Harbour BioMed (Guangzhou) Co. Ltd.

Treatments:

Pembrolizumab

Criteria

Inclusion Criteria:

- Male or female patients ≥18 years old at the time of signing the informed consent and
≤ 75 years old at the time of enrollment.

- Patients for Part 1a: patients diagnosed with advanced or recurrent solid tumors.

- Patients for Part 1b: patients diagnosed with metastatic NSCLC and confirmed with
negative tumor PD-L1 expression (TPS<1%).

- Patients for Part 1b dose expansion study: have never received systemic therapies as
primary therapy for advanced or metastatic diseases.

- Patients must be able to provide fresh tumor tissues or archived tumor tissues.

- Patients whose estimated survival time is more than 3 months.

- Patients with at least one measurable lesion at baseline according to RECIST (version
1.1).

- Patients with Eastern Cooperative Oncology Group (ECOG) performance status score ≤ 1.

- Patients whose organ function must meet the study requirements.

- Males or females with childbearing potential need to use an effective contraceptive
method.

- Willing and able to comply with study-specified visits schedule, treatment plan,
laboratory examination and other study procedures.

Exclusion Criteria:

- NSCLC patients with EGFR-sensitive mutations or an ALK translocation based on
diagnosis results.

- Patients who are simultaneously participating in another clinical study, unless the
study is an observational (non-interventional) clinical study or the patient is
already in the survival follow-up period of the interventional study.
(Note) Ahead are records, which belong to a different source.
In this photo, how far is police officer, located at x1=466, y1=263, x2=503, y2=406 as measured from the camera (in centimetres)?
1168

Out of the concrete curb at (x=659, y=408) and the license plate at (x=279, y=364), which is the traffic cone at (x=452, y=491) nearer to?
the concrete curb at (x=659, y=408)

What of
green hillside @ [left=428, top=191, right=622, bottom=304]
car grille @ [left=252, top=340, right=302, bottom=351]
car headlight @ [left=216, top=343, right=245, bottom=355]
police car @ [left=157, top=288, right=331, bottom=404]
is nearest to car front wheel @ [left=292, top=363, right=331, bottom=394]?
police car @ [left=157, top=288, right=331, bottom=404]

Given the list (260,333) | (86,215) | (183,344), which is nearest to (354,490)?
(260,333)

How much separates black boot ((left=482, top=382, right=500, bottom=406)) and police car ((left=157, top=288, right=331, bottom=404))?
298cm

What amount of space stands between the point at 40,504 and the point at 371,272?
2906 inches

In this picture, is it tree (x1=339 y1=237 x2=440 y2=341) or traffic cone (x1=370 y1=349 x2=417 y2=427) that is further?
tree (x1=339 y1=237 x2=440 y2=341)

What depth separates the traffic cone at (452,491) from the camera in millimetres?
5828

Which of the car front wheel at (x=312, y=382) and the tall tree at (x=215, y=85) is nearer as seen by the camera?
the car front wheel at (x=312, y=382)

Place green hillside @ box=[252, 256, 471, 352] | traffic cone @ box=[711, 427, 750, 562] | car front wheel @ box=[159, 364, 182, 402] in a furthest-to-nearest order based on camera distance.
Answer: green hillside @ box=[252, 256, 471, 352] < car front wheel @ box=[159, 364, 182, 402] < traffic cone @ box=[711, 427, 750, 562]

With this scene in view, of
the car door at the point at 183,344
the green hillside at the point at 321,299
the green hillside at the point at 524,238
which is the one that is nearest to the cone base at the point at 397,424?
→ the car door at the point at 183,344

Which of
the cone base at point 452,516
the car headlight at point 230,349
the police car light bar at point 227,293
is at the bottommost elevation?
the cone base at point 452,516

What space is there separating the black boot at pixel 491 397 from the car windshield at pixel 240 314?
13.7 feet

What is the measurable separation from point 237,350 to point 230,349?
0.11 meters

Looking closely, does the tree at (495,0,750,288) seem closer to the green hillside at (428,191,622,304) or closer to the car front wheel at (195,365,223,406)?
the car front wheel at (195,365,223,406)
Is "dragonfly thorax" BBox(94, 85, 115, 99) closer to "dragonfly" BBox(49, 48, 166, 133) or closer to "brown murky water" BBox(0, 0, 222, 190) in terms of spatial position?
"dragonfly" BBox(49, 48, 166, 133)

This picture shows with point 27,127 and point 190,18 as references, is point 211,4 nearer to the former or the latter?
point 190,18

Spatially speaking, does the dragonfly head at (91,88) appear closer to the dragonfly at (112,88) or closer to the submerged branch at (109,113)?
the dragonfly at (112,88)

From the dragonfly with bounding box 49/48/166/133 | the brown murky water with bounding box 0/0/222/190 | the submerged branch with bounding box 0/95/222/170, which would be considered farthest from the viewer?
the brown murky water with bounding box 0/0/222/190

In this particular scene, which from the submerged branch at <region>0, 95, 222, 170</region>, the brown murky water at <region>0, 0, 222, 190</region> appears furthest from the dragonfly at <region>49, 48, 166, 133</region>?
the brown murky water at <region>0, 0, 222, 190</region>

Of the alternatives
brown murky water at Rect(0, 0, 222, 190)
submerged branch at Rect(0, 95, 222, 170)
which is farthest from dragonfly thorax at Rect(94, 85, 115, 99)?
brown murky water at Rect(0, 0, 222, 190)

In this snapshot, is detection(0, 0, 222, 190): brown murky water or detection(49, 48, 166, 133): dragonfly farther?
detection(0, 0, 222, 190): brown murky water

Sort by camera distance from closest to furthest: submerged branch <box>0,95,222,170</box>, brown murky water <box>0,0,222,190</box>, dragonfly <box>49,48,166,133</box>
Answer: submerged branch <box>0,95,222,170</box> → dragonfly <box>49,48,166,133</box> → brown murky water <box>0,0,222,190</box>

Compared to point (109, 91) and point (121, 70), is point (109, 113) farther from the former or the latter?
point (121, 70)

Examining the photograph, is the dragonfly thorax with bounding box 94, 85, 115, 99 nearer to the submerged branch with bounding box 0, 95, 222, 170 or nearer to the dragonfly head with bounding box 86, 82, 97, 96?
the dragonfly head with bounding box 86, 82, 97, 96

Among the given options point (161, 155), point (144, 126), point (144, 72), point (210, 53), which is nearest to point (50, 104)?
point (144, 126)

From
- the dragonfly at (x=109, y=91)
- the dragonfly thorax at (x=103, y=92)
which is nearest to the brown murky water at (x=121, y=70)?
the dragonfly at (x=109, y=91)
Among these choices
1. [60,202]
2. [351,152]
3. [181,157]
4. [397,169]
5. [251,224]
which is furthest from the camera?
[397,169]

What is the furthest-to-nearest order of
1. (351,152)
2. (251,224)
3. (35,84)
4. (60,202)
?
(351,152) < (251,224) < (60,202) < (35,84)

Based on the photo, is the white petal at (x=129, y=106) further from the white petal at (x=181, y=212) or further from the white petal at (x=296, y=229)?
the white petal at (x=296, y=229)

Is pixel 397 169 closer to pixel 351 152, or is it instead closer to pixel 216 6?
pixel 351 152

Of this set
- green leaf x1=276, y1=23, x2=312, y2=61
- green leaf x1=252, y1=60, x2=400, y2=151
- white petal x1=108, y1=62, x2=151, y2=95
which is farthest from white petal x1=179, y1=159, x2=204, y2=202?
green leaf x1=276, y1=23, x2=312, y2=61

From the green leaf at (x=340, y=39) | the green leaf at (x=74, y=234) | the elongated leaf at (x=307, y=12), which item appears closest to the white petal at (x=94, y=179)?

- Patients with a medical history of severe allergic diseases, a history of severe drug
allergies, and are known or suspected allergy to macromolecular protein preparations
or HBM4003 or pembrolizumab excipients.

- Previous and concomitant drugs or treatments to be excluded like CTLA4, PD-1,PD-L1.

- Insufficient completely recovery from previous treatments.

- Diseases that may affect the efficacy and safety of the investigational product.

- A history of other malignant diseases within 5 years before the first dose.

- Active brain metastasis or leptomeningeal metastasis during screening or previous with
imaging evidence (based on CT or MRI assessment).

- Patients who have received palliative radiotherapy for non-central nervous system
lesions within 2 weeks before the first dose.

- Patients who have received more than 30 Gy of lung radiation therapy within 6 months
before the first dose.

- A history of interstitial lung disease or non-infectious pneumonia.

- Patients with pleural effusion, pericardial effusion, or ascites.

- Patients that may have other conditions that affect the efficacy or safety evaluation
of this study (such as mental disorder, alcoholism, drug abuse, etc.) .

- Women who are pregnant or breastfeeding, or who plan to become pregnant during the
study period and within 3 months after the last dose of study drug.